Running HTTP/3 with Caddy in 2026: it just works

When I wrote about running HTTP/3 with Caddy in 2020 , it was a ritual. You opted in with an experimental_http3 global option, the protocol was still draft h3-27, and to test it you needed a custom-compiled curl and a browser nightly with the right flags flipped. It worked, but it was clearly the bleeding edge.

In 2026 there’s nothing to do. That’s the whole post, but it’s worth showing how little “nothing” is.

The config#

Here’s a complete Caddyfile that serves HTTP/3:

ma.ttias.be {
    root * /var/www/html/public
    file_server
}

That’s the lot. There’s no HTTP/3 directive, because Caddy has enabled it by default since v2.6 (September 2022). The experimental_http3 option I used in 2020 is gone; leaving it in your config now stops Caddy from starting.

I tested this on the current release, v2.11.4. A plain config with nothing HTTP/3-specific anywhere answers an --http3 request:

$ curl --http3 -k -i https://caddyhost/
HTTP/3 200
server: Caddy
content-type: text/plain; charset=utf-8
content-length: 20

served over HTTP/3.0

That served over HTTP/3.0 is Caddy echoing back the protocol it negotiated. No flags, no opt-in. The h3 doesn’t even carry a draft suffix anymore, the way it read h3-27 in 2020.

The one thing you still do#

HTTP/3 runs over UDP, and most firewalls only allow TCP on 443. So the single action left is opening 443/udp inbound. Caddy binds the UDP socket on its own (I confirmed it does on a default config), but if your firewall drops UDP, clients silently fall back to HTTP/2 over TCP and you’ll never see h3. I went into the why of this in the nginx version of this post , and it’s identical here: check the firewall before you debug anything else.

What still matters in 2026#

Most “enable HTTP/3” guides stop at “it’s on”. A few things matter in 2026 that didn’t back then.

There’s probably a load balancer or CDN in front of you. If Caddy runs behind Cloudflare, a cloud load balancer, or any edge that terminates TLS, HTTP/3 is negotiated between the client and the edge, not between the edge and your origin. Your origin Caddy might only ever speak HTTP/2 or even HTTP/1.1 to the balancer, and that’s correct. Don’t go chasing end-to-end h3 to your origin when the edge is already giving your users HTTP/3.
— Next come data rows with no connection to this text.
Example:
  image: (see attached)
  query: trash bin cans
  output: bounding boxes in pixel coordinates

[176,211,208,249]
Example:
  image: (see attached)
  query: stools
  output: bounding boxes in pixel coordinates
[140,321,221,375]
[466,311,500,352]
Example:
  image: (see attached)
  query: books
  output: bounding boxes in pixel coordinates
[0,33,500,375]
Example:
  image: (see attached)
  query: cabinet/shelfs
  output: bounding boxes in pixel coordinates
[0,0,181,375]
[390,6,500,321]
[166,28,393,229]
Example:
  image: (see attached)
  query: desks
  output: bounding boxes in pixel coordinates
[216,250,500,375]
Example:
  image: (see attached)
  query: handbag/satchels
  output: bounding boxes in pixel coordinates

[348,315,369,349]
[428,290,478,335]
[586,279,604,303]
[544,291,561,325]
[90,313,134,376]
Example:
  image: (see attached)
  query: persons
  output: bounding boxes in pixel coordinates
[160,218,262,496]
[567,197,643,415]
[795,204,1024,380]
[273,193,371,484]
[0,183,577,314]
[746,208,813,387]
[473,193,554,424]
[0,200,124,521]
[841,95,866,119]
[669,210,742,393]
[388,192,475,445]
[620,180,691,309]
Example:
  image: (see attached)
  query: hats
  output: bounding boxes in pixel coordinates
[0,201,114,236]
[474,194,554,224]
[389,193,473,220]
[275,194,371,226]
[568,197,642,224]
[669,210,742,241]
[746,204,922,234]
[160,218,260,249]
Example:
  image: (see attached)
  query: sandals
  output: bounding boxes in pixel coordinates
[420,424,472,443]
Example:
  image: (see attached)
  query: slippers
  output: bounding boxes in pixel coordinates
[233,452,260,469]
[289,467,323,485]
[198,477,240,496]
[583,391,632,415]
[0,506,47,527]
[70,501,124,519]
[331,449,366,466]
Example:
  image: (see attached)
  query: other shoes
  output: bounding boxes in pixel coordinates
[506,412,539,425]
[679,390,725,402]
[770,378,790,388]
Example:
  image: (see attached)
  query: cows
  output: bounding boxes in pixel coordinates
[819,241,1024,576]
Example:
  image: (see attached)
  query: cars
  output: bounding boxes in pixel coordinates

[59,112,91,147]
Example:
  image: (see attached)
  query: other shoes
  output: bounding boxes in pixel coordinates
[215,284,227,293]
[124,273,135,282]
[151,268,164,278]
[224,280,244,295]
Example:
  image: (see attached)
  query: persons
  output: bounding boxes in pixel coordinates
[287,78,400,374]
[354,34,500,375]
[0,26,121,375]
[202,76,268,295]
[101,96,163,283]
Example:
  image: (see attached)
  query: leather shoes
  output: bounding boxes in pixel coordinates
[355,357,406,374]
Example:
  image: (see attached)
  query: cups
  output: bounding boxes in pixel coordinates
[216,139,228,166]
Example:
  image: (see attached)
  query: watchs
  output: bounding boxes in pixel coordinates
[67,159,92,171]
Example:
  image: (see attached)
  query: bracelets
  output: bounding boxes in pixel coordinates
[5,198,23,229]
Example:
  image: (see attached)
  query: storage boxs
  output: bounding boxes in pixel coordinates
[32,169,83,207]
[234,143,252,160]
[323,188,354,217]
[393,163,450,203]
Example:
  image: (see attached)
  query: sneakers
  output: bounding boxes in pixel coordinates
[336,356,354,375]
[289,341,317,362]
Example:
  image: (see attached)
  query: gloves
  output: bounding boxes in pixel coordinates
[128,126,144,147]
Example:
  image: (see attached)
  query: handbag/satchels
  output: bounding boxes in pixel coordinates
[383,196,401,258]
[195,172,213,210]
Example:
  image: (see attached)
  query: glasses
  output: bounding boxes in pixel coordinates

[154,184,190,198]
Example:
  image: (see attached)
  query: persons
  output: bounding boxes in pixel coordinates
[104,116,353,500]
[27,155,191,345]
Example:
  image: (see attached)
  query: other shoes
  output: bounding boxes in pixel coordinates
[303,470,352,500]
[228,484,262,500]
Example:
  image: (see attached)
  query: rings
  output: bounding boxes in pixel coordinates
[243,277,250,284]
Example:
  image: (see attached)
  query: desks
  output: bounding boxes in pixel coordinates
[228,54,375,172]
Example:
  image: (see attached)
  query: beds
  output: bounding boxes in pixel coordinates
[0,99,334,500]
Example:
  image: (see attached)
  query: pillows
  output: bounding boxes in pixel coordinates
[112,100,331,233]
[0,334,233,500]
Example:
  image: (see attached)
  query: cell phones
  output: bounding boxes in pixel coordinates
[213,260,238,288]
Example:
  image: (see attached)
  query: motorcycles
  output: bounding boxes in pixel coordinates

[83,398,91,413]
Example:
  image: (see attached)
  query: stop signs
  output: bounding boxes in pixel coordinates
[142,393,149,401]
0-RTT is there, and it’s a trade-off. Caddy supports QUIC’s early data, which lets a returning client send its first request in the opening packet. Faster, but 0-RTT data is replayable by design, so it’s only safe for idempotent requests. Caddy ships the safe defaults; just know the feature exists when you read about it.

You can pin or disable the protocols. Once in a while a broken middlebox mangles QUIC and you want to force clients back to TCP. The modern knob is the servers global option:

{
    servers {
        protocols h1 h2 h3
    }
}

List only h1 h2 and Caddy stops advertising HTTP/3. I validated that config on 2.11.4; it’s the supported replacement for the old experimental flag, except now it tunes the protocols instead of opting you in.

Where it landed#

The arc from 2020 to now is the same one I traced for QUIC and HTTP/3 as a protocol : an experiment that needed custom builds became a finished standard you get for free. With Caddy it’s starker than most, because the server was already automating your HTTPS certificates, and now it automates HTTP/3 the same way. Run a current Caddy, open 443/udp, and you’re serving it. The 2020 ritual is still online as a record of how it used to be; you just don’t need any of it now.